Known-groups validity is a form of construct validity that explores if scales differentiate between groups that are hypothesized a priori to differ. FACIT-Fatigue scores between groups known to be different were compared using analysis of variance (ANOVA) on baseline data. Known groups comparisons were explored based on ECOG Performance Status score (0 [fully active] vs 1 or 2 [restricted activity but still ambulatory and capable of all selfcare]), Hb level (≥ 110 g/L [no/mild anemia] vs < 110 g/L [moderate/severe anemia] ) and constitutional symptoms (night sweats, fever, unexplained weight loss, significant fatigue [none vs ≥ 1 symptom]). It was hypothesized that patients with an ECOG score ≥ 1, with moderate to severe anemia or with constitutional symptoms would have lower FACIT-Fatigue scores (more fatigue) than patients with an ECOG score of 0, no moderate to severe anemia or with no constitutional symptoms. The following baseline covariates were included: sex (male vs female) and age. Because so few patients had an ECOG Performance Status score of 2, the known groups employed here differ from the stratification of 0 or 1 vs 2 which was used as part of the stratified randomization in the ASCEND trial.

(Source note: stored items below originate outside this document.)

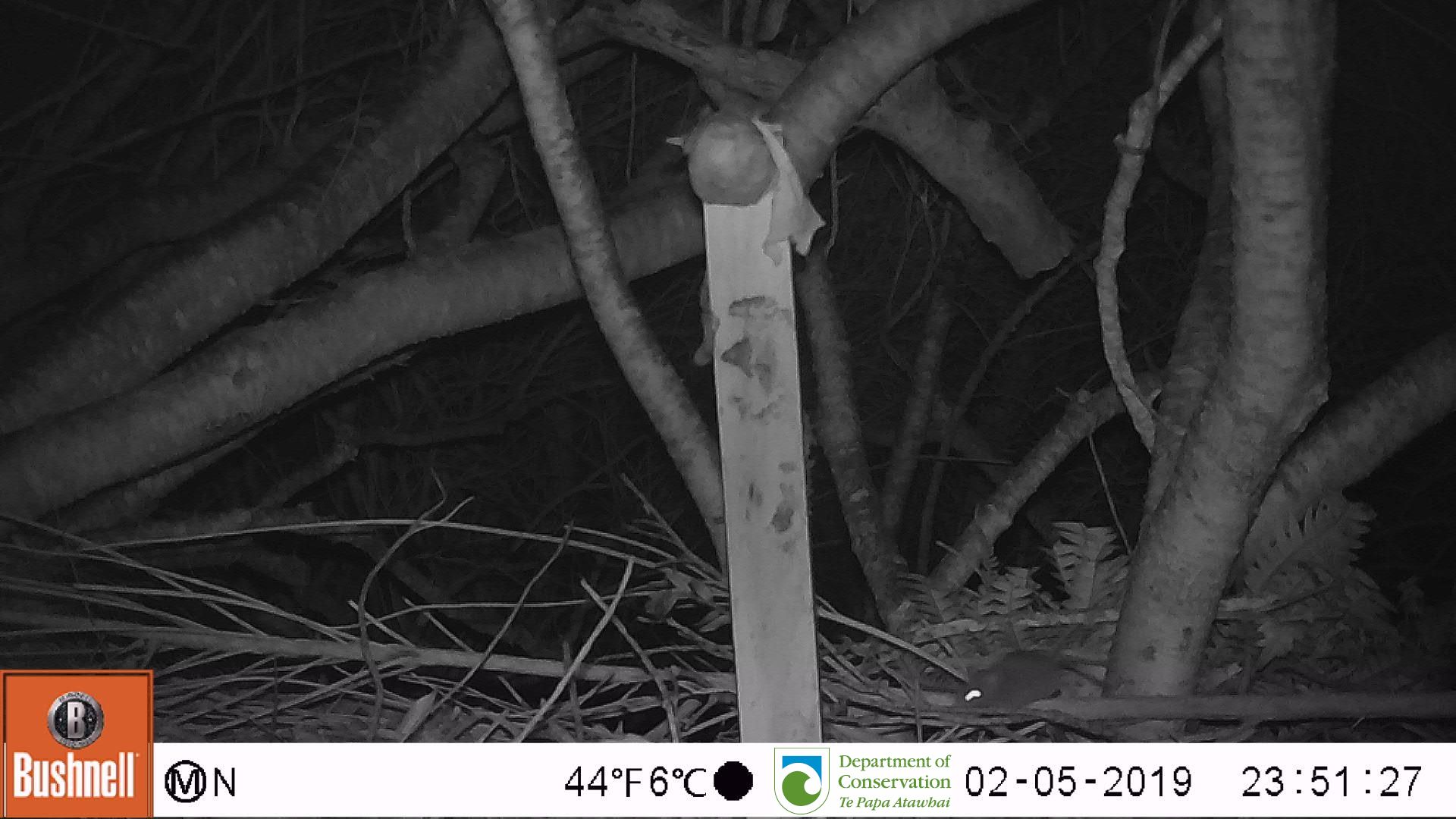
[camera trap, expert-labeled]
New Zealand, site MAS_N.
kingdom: Animalia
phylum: Chordata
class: Mammalia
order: Rodentia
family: Muridae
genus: Mus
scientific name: Mus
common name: mouse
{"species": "mouse (Mus)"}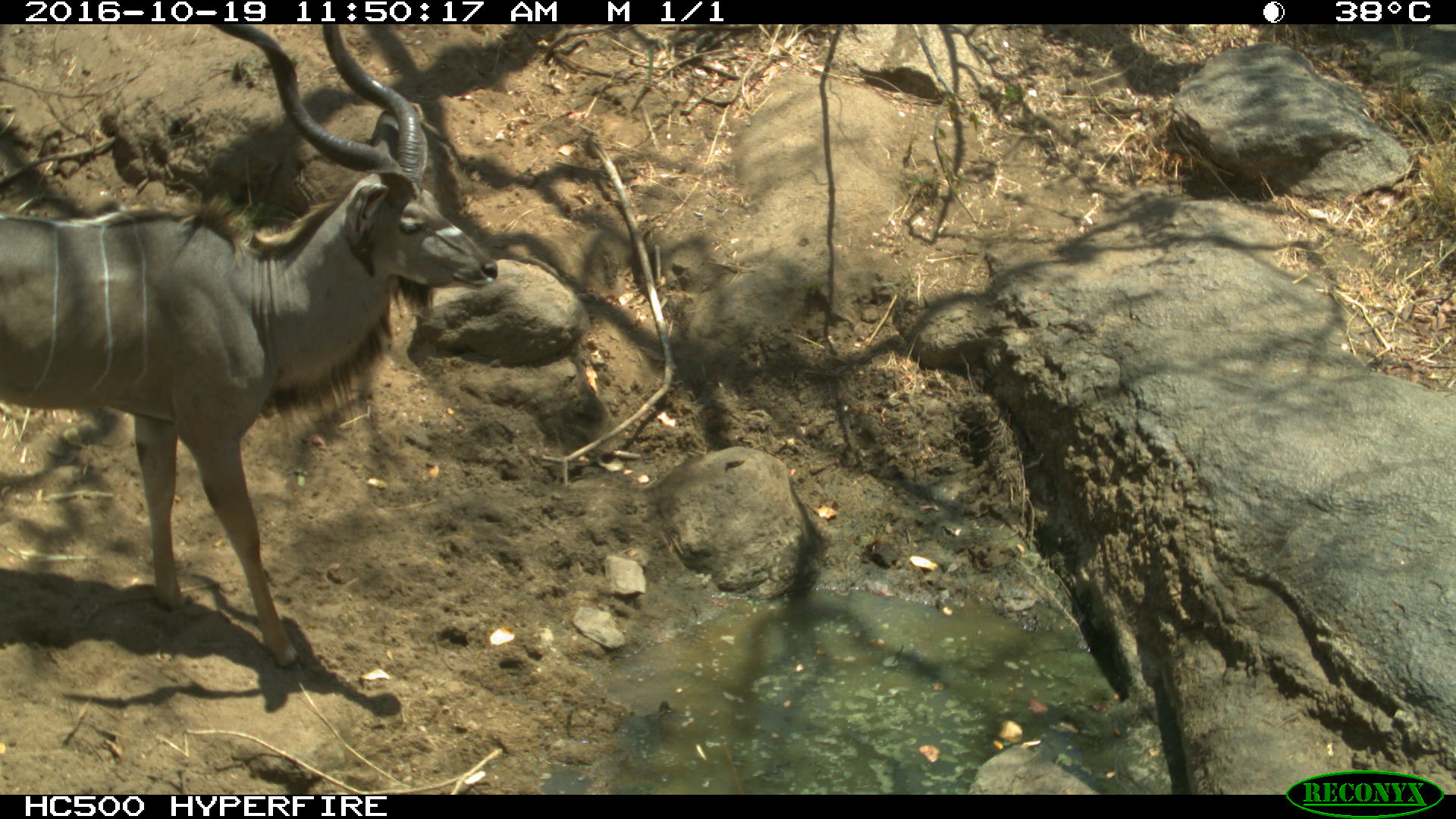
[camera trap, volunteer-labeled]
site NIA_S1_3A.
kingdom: Animalia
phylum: Chordata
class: Mammalia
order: Artiodactyla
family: Bovidae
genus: Tragelaphus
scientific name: Tragelaphus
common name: kudu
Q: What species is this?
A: Kudu (Tragelaphus).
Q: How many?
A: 1.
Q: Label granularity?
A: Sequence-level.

Defining the severity cut-off score
Severity cut-off scores were explored for differentiating between patients with low symptom levels and those with higher symptom levels, to define a severe fatigue population. Cluster analysis was performed to identify a FACIT-Fatigue severity cut-off score . Clusters were formed using the FACIT-Fatigue symptom subscale and EORTC QLQ-C30 Fatigue scale scores on one hand, and using individual FACIT-Fatigue and EORTC QLQ-C30 item scores on the other hand. Scores were first standardized on their ranges to equalize the influence of variables with different scale lengths on the cluster solution. A two-step cluster analysis using SPSS  was then used to determine the cluster membership. An analysis by Cella et al. suggested one standard deviation (SD) below the general population mean of 43 (SD: 9) to denote the threshold for fatigue impairment, resulting in a cut-off value of 34 . In addition, a FACIT-Fatigue threshold of 30 for fatigue impairment, suggested by Piper and Cella , was also considered in our analysis. Agreement between the clusters and thresholds was assessed using Cohen’s kappa coefficient . Cohen characterized values ≤ 0 as indicating no agreement, and 0.01–0.20 as slight, 0.21–0.40 as fair, 0.41–0.60 as moderate, 0.61–0.80 as substantial and 0.81–1.00 as almost perfect agreement.